### Extrait du texte ###
J'aime sa curiosité, son écriture, ses points de vue, son humour. J'aime ce garçon pour son sourire, son goût pour les nourritures terrestres. Alors j'ai sauté avec gourmandise sur ses mots quand j'ai reçu sa bafouille. Un texte inattendu. Réjouissant. Emouvant.

Merci Stéphane

 

La bafouille de Stéphane (@smejanes)

 

LES YEUX DE SARAH

Autour de moi, on n’aime pas la boxe. Ce serait même le « sport le plus con du monde ». Se balancer de grandes mandales dans la gueule sans vraiment se détester, ça heurte le sens commun.

Moi, j’aime la boxe. La regarder en tout cas. Certes, je me sens un peu voyeur d’un spectacle toujours violent. J’ai peur, j’ai mal. Je sais aussi les destins brisés, les morts prématurées, les séquelles physiques irréversibles. J’ai pleuré en regardant Mohamed Ali allumer la flamme des Jeux Olympiques d’Atlanta 1996, colosse tremblant de tout son être, abeille piquante devenu papillon fragile. Et pourtant, j’aime la boxe. L’abnégation à l’entraînement, les sacrifices, la capacité à encaisser les coups, l’art de l’esquive, la rapidité des enchaînements, le coup d’œil, la puissance, le punch dévastateur qui éteint la lumière plus sûrement qu’un coup de foudre. Non, décidément, j’aime la boxe.

Depuis le début des Jeux Olympiques de Rio, je l’aime davantage.

La faute à Saïd Bennajem, ancien champion, patron du Boxing Beats d'Aubervilliers et consultant enthousiasmant de la superbe Team Canal+. La faute surtout à l’équipe des France et à ses six médaillés. Du gamin Sofiane Oumiha au géant Tony Yoka, du capitaine Souleymane Cissokho au ch’ti Mathieu Bauderlique, et tous les autres. La vraie France Black-Blanc-Beur de jeunes athlètes qui ne gagnent pas des millions, ont les deux pieds dans la vraie vie, en quête d’un épanouissement personnel par l’effort et la sculpture de soi. Dans un sport à jugement, je les ai tous entendus accepter les décisions, avec respect et humilité, loin des pleurnicheries puériles des nageurs ou des pistards. Dans un sport prétendument réservé aux recalés de la République, aux décrocheurs de l’Éducation nationale, j’ai entendu des discours rassembleurs d’une humanité folle, d’une intelligence rare. Dans un sport individuel, j’ai admiré le souci permanent de soutenir chaque membre de l’équipe et d’honorer la mémoire d’Alexis Vastine, leur pote parti trop tôt dans un funeste accident d’hélicoptère.
### Extrait des données ###
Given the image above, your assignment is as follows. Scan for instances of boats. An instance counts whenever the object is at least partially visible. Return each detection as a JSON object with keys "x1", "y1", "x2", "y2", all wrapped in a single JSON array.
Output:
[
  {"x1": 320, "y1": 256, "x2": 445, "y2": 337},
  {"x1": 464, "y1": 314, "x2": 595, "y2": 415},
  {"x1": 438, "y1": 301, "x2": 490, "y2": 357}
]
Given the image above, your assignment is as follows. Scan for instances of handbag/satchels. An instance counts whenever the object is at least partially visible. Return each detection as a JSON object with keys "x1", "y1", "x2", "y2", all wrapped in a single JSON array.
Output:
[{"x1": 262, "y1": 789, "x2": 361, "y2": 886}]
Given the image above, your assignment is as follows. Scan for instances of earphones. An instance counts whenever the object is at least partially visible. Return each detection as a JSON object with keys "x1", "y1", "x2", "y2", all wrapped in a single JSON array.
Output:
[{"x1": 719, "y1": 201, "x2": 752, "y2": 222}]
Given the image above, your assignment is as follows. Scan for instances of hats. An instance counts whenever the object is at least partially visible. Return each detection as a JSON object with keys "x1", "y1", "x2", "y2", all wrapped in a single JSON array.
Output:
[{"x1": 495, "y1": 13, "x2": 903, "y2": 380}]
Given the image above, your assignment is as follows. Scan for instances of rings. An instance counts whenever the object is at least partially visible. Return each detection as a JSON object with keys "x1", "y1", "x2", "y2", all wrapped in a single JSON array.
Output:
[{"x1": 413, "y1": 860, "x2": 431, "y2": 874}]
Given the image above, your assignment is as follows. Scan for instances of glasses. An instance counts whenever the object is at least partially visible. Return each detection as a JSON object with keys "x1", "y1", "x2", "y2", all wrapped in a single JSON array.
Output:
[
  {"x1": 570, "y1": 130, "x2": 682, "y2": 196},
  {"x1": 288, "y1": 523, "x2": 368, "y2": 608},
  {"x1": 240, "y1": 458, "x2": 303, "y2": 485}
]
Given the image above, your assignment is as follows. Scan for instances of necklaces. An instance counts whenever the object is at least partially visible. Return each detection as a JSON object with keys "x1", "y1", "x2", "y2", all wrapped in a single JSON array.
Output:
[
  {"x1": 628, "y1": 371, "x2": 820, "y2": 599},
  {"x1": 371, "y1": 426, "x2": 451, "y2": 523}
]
###
■ Exercices à réaliser
1. Dans le texte sur la boxe, quels éléments la phrase qui commence par « L’abnégation à l’entraînement » énumère-t-elle ? Donnez-les tous.
2. Répondez à ces questions d’après le texte sur la boxe :
(a) Lors de quels Jeux Olympiques Mohamed Ali a-t-il allumé la flamme ?
(b) Quel club Saïd Bennajem dirige-t-il ?
(c) Dans quelles circonstances Alexis Vastine est-il mort ?
Les données constituent un ensemble indépendant du texte.

■ En réponse
1.
- l’abnégation à l’entraînement
- les sacrifices
- la capacité à encaisser les coups
- l’art de l’esquive
- la rapidité des enchaînements
- le coup d’œil
- la puissance
- le punch dévastateur

2.
(a) Lors des Jeux Olympiques d’Atlanta, en 1996.
(b) Le Boxing Beats d’Aubervilliers.
(c) Dans un accident d’hélicoptère.